*** Provided text

Worse, Kavcic does not look for any relief in the short term either, noting, “We’re probably going to be in this soft type of environment for a couple of years going forward.” Another report noted that the condominium market for the greater Toronto area is down 30% against this time last year, and even when there were buys, they were less expensive than they were. The current average price paid was $678,048, down 6.8% against this time in 2024, and down 16.5% against the peak in 2022.
Worse News: Not Just Condos
As it turns out, the problem is not just a general slump in condos. It seems to be the entire real estate market taking the hits on this one. The Canadian Real Estate Association revealed that home sales were down 10% across the board last month. All told, 44,300 residential properties were purchased throughout Canada, against 49,135 in April 2024.
The reason seems to be the standard one: a combination of a worsening economy coupled with the tariffs is putting the brakes on people’s interest in buying a home. That means sellers are outnumbering buyers and putting weigh on prices accordingly. New listings are also starting to decline, suggesting that sellers are reading the writing on the walls that will not sell anyway.

******
*** Material

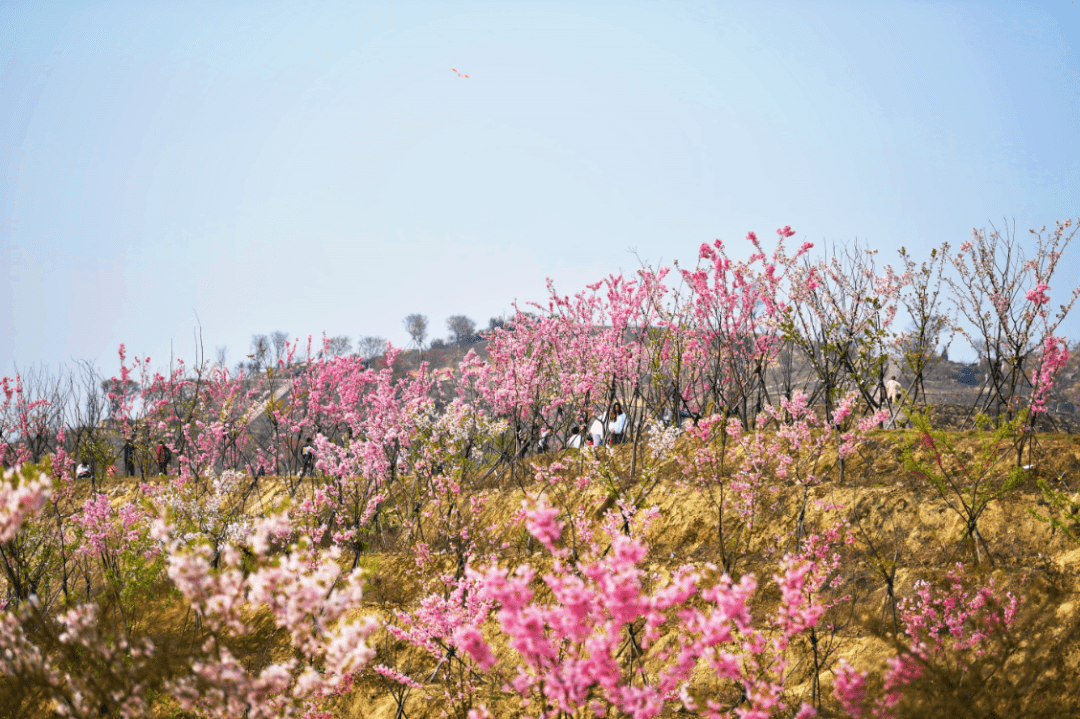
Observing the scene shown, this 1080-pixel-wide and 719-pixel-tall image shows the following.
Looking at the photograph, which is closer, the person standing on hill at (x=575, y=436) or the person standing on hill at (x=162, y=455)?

******

Exercise → Reproduce the passage on Canada's housing slump, starting with "Worse, Kavcic does" and going on through "peak in 2022.", and swap "condominium market" for "condo market".

Response to this exercise →
Worse, Kavcic does not look for any relief in the short term either, noting, “We’re probably going to be in this soft type of environment for a couple of years going forward.” Another report noted that the condo market for the greater Toronto area is down 30% against this time last year, and even when there were buys, they were less expensive than they were. The current average price paid was $678,048, down 6.8% against this time in 2024, and down 16.5% against the peak in 2022.